--- Exercise passage Enclosed Below ---

I can’t seem to find any information on this online.
You cannot get answers to these questions online because the answers are kind of obvious once you understand what shaders do. I would advise you to focus less on trying to make shaders fit your idea of them and focus more on understanding what they do.
Does any type of shader remove the fog property of any object using it? So if I have a scene using glFog and if I have one object using a simple shader, it seems to loose the fog effect and become totally visible even when other objects aren’t.
Broadly speaking, you should not be trying to get fixed-function operations like glFog
to work with shaders. You can, but you really shouldn’t.
Fog is a part of fixed-function per-fragment processing. So if a fragment shader is active, you lose all fixed-function per-fragment processing. However, the fixed-function fog computations are ultimately based on values computed in vertex processing. So if a vertex shader is active, that overrides all fixed-function vertex processing. So you lose your fog coordinates.
You have two options, but both are different spellings of the same thing. You can read the OpenGL compatibility specification, see how it computes fog, and implement it yourself by using the specific compatibility profile values. That is, VS’s get a gl_FogCoord
that’s based on something generated from glFog
values (I don’t remember how fixed-function fog works). You would use that and the gl_Fog
built-in uniform struct to do the same per-vertex fog computations that the fixed-function pipeline would have done. The output would be written to gl_FogFragCoord
. And in your fragment shader, you take gl_FogFragCoord
and the gl_Fog
parameters to do the same per-fragment fog computations that the fixed-function pipeline would have done.

--- End of Enclosed Exercise passage ---
--- Stored data Enclosed Below ---

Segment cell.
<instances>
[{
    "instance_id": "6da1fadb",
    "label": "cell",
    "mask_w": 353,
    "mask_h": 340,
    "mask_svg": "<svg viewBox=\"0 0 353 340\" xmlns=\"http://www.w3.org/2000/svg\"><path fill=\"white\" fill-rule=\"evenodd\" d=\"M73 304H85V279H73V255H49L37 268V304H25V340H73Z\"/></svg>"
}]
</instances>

--- End of Enclosed Stored data ---

## Required tasks
1. Repeat the passage on shaders and fog word for word, starting at "Broadly speaking, you" and ending at "your fog coordinates.".
2. Please write the next part of the passage on shaders and fog, picking up after its final sentence.
The lines have nothing to do with the passage on shaders and fog.

## Replies
1.
Broadly speaking, you should not be trying to get fixed-function operations like glFog
to work with shaders. You can, but you really shouldn’t.
Fog is a part of fixed-function per-fragment processing. So if a fragment shader is active, you lose all fixed-function per-fragment processing. However, the fixed-function fog computations are ultimately based on values computed in vertex processing. So if a vertex shader is active, that overrides all fixed-function vertex processing. So you lose your fog coordinates.

2.
Alternatively, you can implement it entirely yourself. That is, work out a scheme for implementing fog, and then have you shader compute the fog value and incorporate that into your lighting model.
Either way, you’re doing the work yourself. It’s simply a matter of whether you’re trying to work with the OpenGL model or freeing yourself from what OpenGL wants and fulfilling your needs.
If I have multiple shaders for one object, how can I accomplish this without joining all the effect ins one, thus adapting the code.
Broadly speaking, you don’t. You might be able to build some kind of system based on SPIR-V or something, but shaders are not things you just paint on an object.
If I’m writing a light-based shader is there any way to access the light sources and their exact position/intensity/fading properties without the need to pass them as parameters?
… huh? A shader cannot access anything without passing it as a “parameter”. Shaders execute in a very limited environment; they only have access to the information you give them.